> What to do:
Give the lines of the records from the one containing "From the visual provided, from the given set" through the end of the records as a Markdown table with the columns No. and Line, numbering each row and omitting blank lines.

[Data listing]
** START **
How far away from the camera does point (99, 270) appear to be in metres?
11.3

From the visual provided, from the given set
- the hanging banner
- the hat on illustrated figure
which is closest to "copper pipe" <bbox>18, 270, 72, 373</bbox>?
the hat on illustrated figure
** END **
> Result below:
| No. | Line |
|---|---|
| 1 | From the visual provided, from the given set |
| 2 | - the hanging banner |
| 3 | - the hat on illustrated figure |
| 4 | which is closest to "copper pipe" <bbox>18, 270, 72, 373</bbox>? |
| 5 | the hat on illustrated figure |